Um dos maiores problemas do rompimento da epiderme do caule e das plantas de soja próximo a superfície do solo devido a formação de aerênquima é a formação da “porta de entrada” para fungos oportunistas que provocam a morte das plantas, sendo esse um dos principais fatores que explicam as baixas produtividades de soja em terras baixas. A fase compreendida entre a germinação das sementes e a emergência das plantas é a mais sensível durante o ciclo de desenvolvimento, não havendo praticamente diferenças de tolerância entre as cultivares comerciais (Thomas & Lange, 2014).
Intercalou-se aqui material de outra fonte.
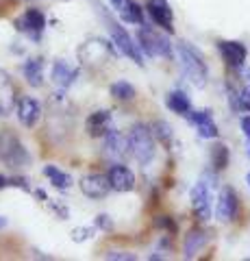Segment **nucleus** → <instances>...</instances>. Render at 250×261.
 I'll use <instances>...</instances> for the list:
<instances>
[{"label": "nucleus", "instance_id": "25", "mask_svg": "<svg viewBox=\"0 0 250 261\" xmlns=\"http://www.w3.org/2000/svg\"><path fill=\"white\" fill-rule=\"evenodd\" d=\"M150 130H152V135H155V140L159 144H163L165 148H170V146H172V126L168 124V122H163V120L152 122Z\"/></svg>", "mask_w": 250, "mask_h": 261}, {"label": "nucleus", "instance_id": "14", "mask_svg": "<svg viewBox=\"0 0 250 261\" xmlns=\"http://www.w3.org/2000/svg\"><path fill=\"white\" fill-rule=\"evenodd\" d=\"M237 209H239V200H237V194L233 187H224L220 192V198H217V209H215V216L220 222H233L237 216Z\"/></svg>", "mask_w": 250, "mask_h": 261}, {"label": "nucleus", "instance_id": "27", "mask_svg": "<svg viewBox=\"0 0 250 261\" xmlns=\"http://www.w3.org/2000/svg\"><path fill=\"white\" fill-rule=\"evenodd\" d=\"M231 100H233V107L235 109H244V111H250V85L246 83V87L241 92H233L231 94Z\"/></svg>", "mask_w": 250, "mask_h": 261}, {"label": "nucleus", "instance_id": "31", "mask_svg": "<svg viewBox=\"0 0 250 261\" xmlns=\"http://www.w3.org/2000/svg\"><path fill=\"white\" fill-rule=\"evenodd\" d=\"M94 226H96V228H100V231H111L114 222H111V218H109L107 214H100V216H96Z\"/></svg>", "mask_w": 250, "mask_h": 261}, {"label": "nucleus", "instance_id": "1", "mask_svg": "<svg viewBox=\"0 0 250 261\" xmlns=\"http://www.w3.org/2000/svg\"><path fill=\"white\" fill-rule=\"evenodd\" d=\"M128 150H131V157L140 163V166H150L152 159H155V152H157V140L152 135L150 126L137 122L128 128Z\"/></svg>", "mask_w": 250, "mask_h": 261}, {"label": "nucleus", "instance_id": "16", "mask_svg": "<svg viewBox=\"0 0 250 261\" xmlns=\"http://www.w3.org/2000/svg\"><path fill=\"white\" fill-rule=\"evenodd\" d=\"M187 118L193 126L198 128V135L205 137V140H215L217 135H220V130H217V124L213 122L211 113L209 111H189Z\"/></svg>", "mask_w": 250, "mask_h": 261}, {"label": "nucleus", "instance_id": "5", "mask_svg": "<svg viewBox=\"0 0 250 261\" xmlns=\"http://www.w3.org/2000/svg\"><path fill=\"white\" fill-rule=\"evenodd\" d=\"M109 35H111V42H114V46L124 57H128V59L135 61L137 65H144L142 48H140V44H135V39L128 35L124 27H120V24L114 22V20H109Z\"/></svg>", "mask_w": 250, "mask_h": 261}, {"label": "nucleus", "instance_id": "30", "mask_svg": "<svg viewBox=\"0 0 250 261\" xmlns=\"http://www.w3.org/2000/svg\"><path fill=\"white\" fill-rule=\"evenodd\" d=\"M9 187H18V190L31 192L29 178H26V176H20V174H13V176H9Z\"/></svg>", "mask_w": 250, "mask_h": 261}, {"label": "nucleus", "instance_id": "35", "mask_svg": "<svg viewBox=\"0 0 250 261\" xmlns=\"http://www.w3.org/2000/svg\"><path fill=\"white\" fill-rule=\"evenodd\" d=\"M5 187H9V176L0 174V190H5Z\"/></svg>", "mask_w": 250, "mask_h": 261}, {"label": "nucleus", "instance_id": "9", "mask_svg": "<svg viewBox=\"0 0 250 261\" xmlns=\"http://www.w3.org/2000/svg\"><path fill=\"white\" fill-rule=\"evenodd\" d=\"M109 183L114 187V192H120V194H126V192H133L135 190V174L131 168H126L124 163H114V166L109 168Z\"/></svg>", "mask_w": 250, "mask_h": 261}, {"label": "nucleus", "instance_id": "7", "mask_svg": "<svg viewBox=\"0 0 250 261\" xmlns=\"http://www.w3.org/2000/svg\"><path fill=\"white\" fill-rule=\"evenodd\" d=\"M78 187H80V192H83L87 198H92V200H100L111 190H114L111 183H109V176L102 174V172H90V174L80 176Z\"/></svg>", "mask_w": 250, "mask_h": 261}, {"label": "nucleus", "instance_id": "2", "mask_svg": "<svg viewBox=\"0 0 250 261\" xmlns=\"http://www.w3.org/2000/svg\"><path fill=\"white\" fill-rule=\"evenodd\" d=\"M176 55H179L181 70H183L185 79H187L193 87H205L207 79H209V70H207L205 57L200 55L198 48H193L187 42H181L176 46Z\"/></svg>", "mask_w": 250, "mask_h": 261}, {"label": "nucleus", "instance_id": "6", "mask_svg": "<svg viewBox=\"0 0 250 261\" xmlns=\"http://www.w3.org/2000/svg\"><path fill=\"white\" fill-rule=\"evenodd\" d=\"M13 27H15V31H20L24 35H29L31 39L39 42L42 33L46 31V15L39 9H35V7H31V9H26L22 15H18V18L13 20Z\"/></svg>", "mask_w": 250, "mask_h": 261}, {"label": "nucleus", "instance_id": "15", "mask_svg": "<svg viewBox=\"0 0 250 261\" xmlns=\"http://www.w3.org/2000/svg\"><path fill=\"white\" fill-rule=\"evenodd\" d=\"M15 107V85L13 79L0 70V118H9Z\"/></svg>", "mask_w": 250, "mask_h": 261}, {"label": "nucleus", "instance_id": "26", "mask_svg": "<svg viewBox=\"0 0 250 261\" xmlns=\"http://www.w3.org/2000/svg\"><path fill=\"white\" fill-rule=\"evenodd\" d=\"M211 166L215 170H224L229 166V148L224 144H215L211 148Z\"/></svg>", "mask_w": 250, "mask_h": 261}, {"label": "nucleus", "instance_id": "23", "mask_svg": "<svg viewBox=\"0 0 250 261\" xmlns=\"http://www.w3.org/2000/svg\"><path fill=\"white\" fill-rule=\"evenodd\" d=\"M118 13H120V18H122L124 22H128V24H137V27L144 24V9L135 3V0H126L124 7Z\"/></svg>", "mask_w": 250, "mask_h": 261}, {"label": "nucleus", "instance_id": "38", "mask_svg": "<svg viewBox=\"0 0 250 261\" xmlns=\"http://www.w3.org/2000/svg\"><path fill=\"white\" fill-rule=\"evenodd\" d=\"M248 157H250V140H248Z\"/></svg>", "mask_w": 250, "mask_h": 261}, {"label": "nucleus", "instance_id": "21", "mask_svg": "<svg viewBox=\"0 0 250 261\" xmlns=\"http://www.w3.org/2000/svg\"><path fill=\"white\" fill-rule=\"evenodd\" d=\"M44 176L48 178V183H50L54 190H59V192H66L72 187V176L68 172H63L61 168L57 166H52V163H48V166H44Z\"/></svg>", "mask_w": 250, "mask_h": 261}, {"label": "nucleus", "instance_id": "28", "mask_svg": "<svg viewBox=\"0 0 250 261\" xmlns=\"http://www.w3.org/2000/svg\"><path fill=\"white\" fill-rule=\"evenodd\" d=\"M94 233H96V226H76L72 231V242H76V244L87 242L94 238Z\"/></svg>", "mask_w": 250, "mask_h": 261}, {"label": "nucleus", "instance_id": "20", "mask_svg": "<svg viewBox=\"0 0 250 261\" xmlns=\"http://www.w3.org/2000/svg\"><path fill=\"white\" fill-rule=\"evenodd\" d=\"M207 233L203 231V228H191V231L187 233V238H185V244H183V257L185 259H191L196 257L200 250L205 248L207 244Z\"/></svg>", "mask_w": 250, "mask_h": 261}, {"label": "nucleus", "instance_id": "11", "mask_svg": "<svg viewBox=\"0 0 250 261\" xmlns=\"http://www.w3.org/2000/svg\"><path fill=\"white\" fill-rule=\"evenodd\" d=\"M217 50H220L222 59L227 61L229 68H233V70L244 68L248 50H246V46L241 42H229V39H222V42H217Z\"/></svg>", "mask_w": 250, "mask_h": 261}, {"label": "nucleus", "instance_id": "18", "mask_svg": "<svg viewBox=\"0 0 250 261\" xmlns=\"http://www.w3.org/2000/svg\"><path fill=\"white\" fill-rule=\"evenodd\" d=\"M76 76H78V70L76 68H72V65L68 63V61H54L52 63V70H50V81L57 87H61V89H68L72 83L76 81Z\"/></svg>", "mask_w": 250, "mask_h": 261}, {"label": "nucleus", "instance_id": "3", "mask_svg": "<svg viewBox=\"0 0 250 261\" xmlns=\"http://www.w3.org/2000/svg\"><path fill=\"white\" fill-rule=\"evenodd\" d=\"M0 161L11 170H22L31 163V152L11 128L0 130Z\"/></svg>", "mask_w": 250, "mask_h": 261}, {"label": "nucleus", "instance_id": "33", "mask_svg": "<svg viewBox=\"0 0 250 261\" xmlns=\"http://www.w3.org/2000/svg\"><path fill=\"white\" fill-rule=\"evenodd\" d=\"M241 130H244V135L250 140V116H246V118H241Z\"/></svg>", "mask_w": 250, "mask_h": 261}, {"label": "nucleus", "instance_id": "24", "mask_svg": "<svg viewBox=\"0 0 250 261\" xmlns=\"http://www.w3.org/2000/svg\"><path fill=\"white\" fill-rule=\"evenodd\" d=\"M135 87L128 83V81H116V83H111L109 87V96L114 98V100H120V102H128L135 98Z\"/></svg>", "mask_w": 250, "mask_h": 261}, {"label": "nucleus", "instance_id": "13", "mask_svg": "<svg viewBox=\"0 0 250 261\" xmlns=\"http://www.w3.org/2000/svg\"><path fill=\"white\" fill-rule=\"evenodd\" d=\"M15 111H18L20 124L26 126V128H35L39 118H42V105H39V100H37V98H33V96L20 98L18 109H15Z\"/></svg>", "mask_w": 250, "mask_h": 261}, {"label": "nucleus", "instance_id": "4", "mask_svg": "<svg viewBox=\"0 0 250 261\" xmlns=\"http://www.w3.org/2000/svg\"><path fill=\"white\" fill-rule=\"evenodd\" d=\"M137 44H140L142 53H146L148 57H163V59L172 57L170 39L152 27H146V24H142L140 31H137Z\"/></svg>", "mask_w": 250, "mask_h": 261}, {"label": "nucleus", "instance_id": "8", "mask_svg": "<svg viewBox=\"0 0 250 261\" xmlns=\"http://www.w3.org/2000/svg\"><path fill=\"white\" fill-rule=\"evenodd\" d=\"M211 183H205V181H198L196 185L191 187V209H193V216H196L200 222H207L211 218V190H209Z\"/></svg>", "mask_w": 250, "mask_h": 261}, {"label": "nucleus", "instance_id": "37", "mask_svg": "<svg viewBox=\"0 0 250 261\" xmlns=\"http://www.w3.org/2000/svg\"><path fill=\"white\" fill-rule=\"evenodd\" d=\"M5 226H7V218L0 216V228H5Z\"/></svg>", "mask_w": 250, "mask_h": 261}, {"label": "nucleus", "instance_id": "19", "mask_svg": "<svg viewBox=\"0 0 250 261\" xmlns=\"http://www.w3.org/2000/svg\"><path fill=\"white\" fill-rule=\"evenodd\" d=\"M22 76L26 79L31 87H42L44 85V59L42 57H31L22 65Z\"/></svg>", "mask_w": 250, "mask_h": 261}, {"label": "nucleus", "instance_id": "17", "mask_svg": "<svg viewBox=\"0 0 250 261\" xmlns=\"http://www.w3.org/2000/svg\"><path fill=\"white\" fill-rule=\"evenodd\" d=\"M104 152L109 154L111 159H124L126 154H131L128 150V137L122 135L120 130H109L107 135H104Z\"/></svg>", "mask_w": 250, "mask_h": 261}, {"label": "nucleus", "instance_id": "36", "mask_svg": "<svg viewBox=\"0 0 250 261\" xmlns=\"http://www.w3.org/2000/svg\"><path fill=\"white\" fill-rule=\"evenodd\" d=\"M244 79H246V83L250 85V68H246V70H244Z\"/></svg>", "mask_w": 250, "mask_h": 261}, {"label": "nucleus", "instance_id": "39", "mask_svg": "<svg viewBox=\"0 0 250 261\" xmlns=\"http://www.w3.org/2000/svg\"><path fill=\"white\" fill-rule=\"evenodd\" d=\"M246 181H248V187H250V172H248V178H246Z\"/></svg>", "mask_w": 250, "mask_h": 261}, {"label": "nucleus", "instance_id": "12", "mask_svg": "<svg viewBox=\"0 0 250 261\" xmlns=\"http://www.w3.org/2000/svg\"><path fill=\"white\" fill-rule=\"evenodd\" d=\"M85 130L90 137H104L109 130H114V116L107 109H98L87 116L85 120Z\"/></svg>", "mask_w": 250, "mask_h": 261}, {"label": "nucleus", "instance_id": "34", "mask_svg": "<svg viewBox=\"0 0 250 261\" xmlns=\"http://www.w3.org/2000/svg\"><path fill=\"white\" fill-rule=\"evenodd\" d=\"M109 3H111V7H114L116 11H120V9H122V7H124L126 0H109Z\"/></svg>", "mask_w": 250, "mask_h": 261}, {"label": "nucleus", "instance_id": "29", "mask_svg": "<svg viewBox=\"0 0 250 261\" xmlns=\"http://www.w3.org/2000/svg\"><path fill=\"white\" fill-rule=\"evenodd\" d=\"M104 259H120V261H135L137 255L133 252H124V250H109L104 252Z\"/></svg>", "mask_w": 250, "mask_h": 261}, {"label": "nucleus", "instance_id": "10", "mask_svg": "<svg viewBox=\"0 0 250 261\" xmlns=\"http://www.w3.org/2000/svg\"><path fill=\"white\" fill-rule=\"evenodd\" d=\"M146 9H148L150 20L155 22L157 27H161L168 33L174 31V13H172V7L168 0H148Z\"/></svg>", "mask_w": 250, "mask_h": 261}, {"label": "nucleus", "instance_id": "32", "mask_svg": "<svg viewBox=\"0 0 250 261\" xmlns=\"http://www.w3.org/2000/svg\"><path fill=\"white\" fill-rule=\"evenodd\" d=\"M48 207H50L54 214H57L61 220H68V216H70V211H68V207H63V205H59V202H54V200H48Z\"/></svg>", "mask_w": 250, "mask_h": 261}, {"label": "nucleus", "instance_id": "22", "mask_svg": "<svg viewBox=\"0 0 250 261\" xmlns=\"http://www.w3.org/2000/svg\"><path fill=\"white\" fill-rule=\"evenodd\" d=\"M165 105H168V109L179 113V116H187V113L191 111V100L187 98V94L181 92V89H174V92L168 94Z\"/></svg>", "mask_w": 250, "mask_h": 261}]
</instances>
Figura 5. Planta de soja submetida a inundação por 15 dias, com lâmina de água de 3 cm acima da superfície do solo após o estágio de R1.

Portanto, o excesso hídrico na cultura de soja pode causar diversos problemas e afetar negativamente o desenvolvimento e o rendimento das plantas. Assim, é fundamental adotar medidas adequadas de manejo da água para minimizar os impactos do excesso hídrico e garantir uma produção saudável e produtiva de soja, como melhoria da drenagem do solo, o uso de técnicas de plantio em níveis ou em camalhões para evitar o acúmulo de água, o uso de cultivares mais tolerantes ao excesso de água e a implementação de práticas de irrigação adequadas.
Referências Bibliográficas
ECOFISIOLOGIA DA SOJA: VISANDO ALTAS PRODUTIVIDADES / EDUARDO LAGO TAGLIAPIETRA… [ET AL.]. 2. ED. SANTA MARIA: [S. N.], 2022.